Uma sessão de terapia é um lugar de verdade e entrega. O elefante branco dos temas que fogem ao diálogo pode, no máximo, estar adormecido — mas por tempo limitado. O narrador de Dostoiévski abre as portas de seu subsolo para a mais improvável ouvinte, após anos falando sozinho e adoecido pela incompreensão do mundo quanto as suas questões (nesse ponto, se eu estivesse em terapia, o terapeuta-gato tiraria a seguinte conclusão: “você está falando de você”).

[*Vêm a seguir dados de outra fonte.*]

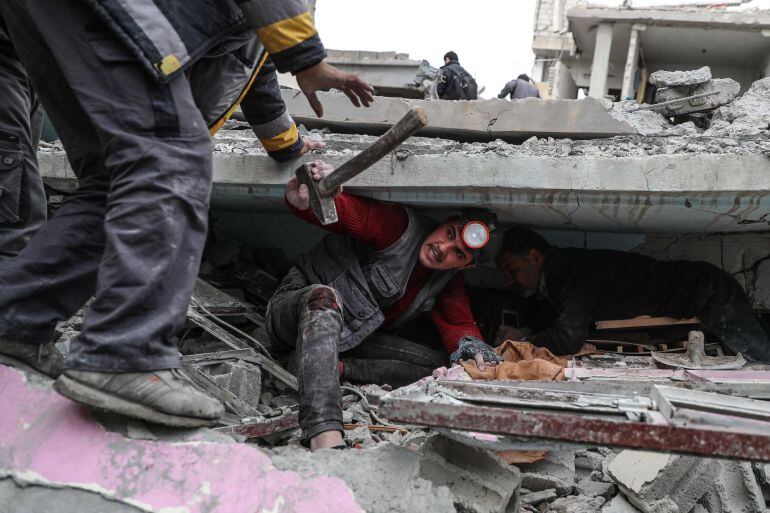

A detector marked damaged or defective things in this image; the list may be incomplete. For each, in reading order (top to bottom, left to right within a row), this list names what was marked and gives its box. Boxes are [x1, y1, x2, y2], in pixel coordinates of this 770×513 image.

Mas, após a confissão/humilhação do narrador para com Liza, como acontece com todos os amores ou pessoas pelas quais criamos e nutrimos afeto, ela também passa a irritar e se deseja que vá embora. Sobre isso, ele reflete:
“Em primeiro lugar, eu não podia mais apaixonar-me, porque, repito, amar significa para mim tiranizar e dominar moralmente. Durante toda a vida, eu não podia sequer conceber em meu íntimo outro amor, e cheguei a tal ponto que, agora, chego a pensar por vezes que o amor consiste justamente no direito que o objeto amado voluntariamente nos concede de exercer tirania sobre ele. Mesmo nos meus devaneios subterrâneos, nunca pude conceber o amor senão como uma luta: começava sempre pelo ódio e terminava pela subjugação moral; depois não podia sequer imaginar o que fazer com o objeto subjugado. (…) Mas eu mesmo não adivinhara que ela não viera absolutamente para ouvir palavras de piedade, mas para me amar, pois para a mulher é no amor que consiste toda a ressureição; toda a salvação de qualquer desgraça e toda regeneração não podem ser reveladas de outro modo.”
Se Dostoiévski vivesse na era do Twitter e poucos caracteres, é na penúltima página de Memórias do subsolo que melhor descreveria seu livro: “isto não é mais literatura, mas um castigo correcional”. Se eu escrevesse um romance, seria essa frase a epígrafe. Memórias do subsolo caminha rumo ao encontro de alguém que lhe compreenda e, quando enfim acontece, o narrador, talvez confuso por interpretar compreensão como amor, deixa escapar quem se dispôs a ouvi-lo.
Mas o que é a vida se não um jogo fugidio e a vivência de lutos sobre quem ainda está entre nós?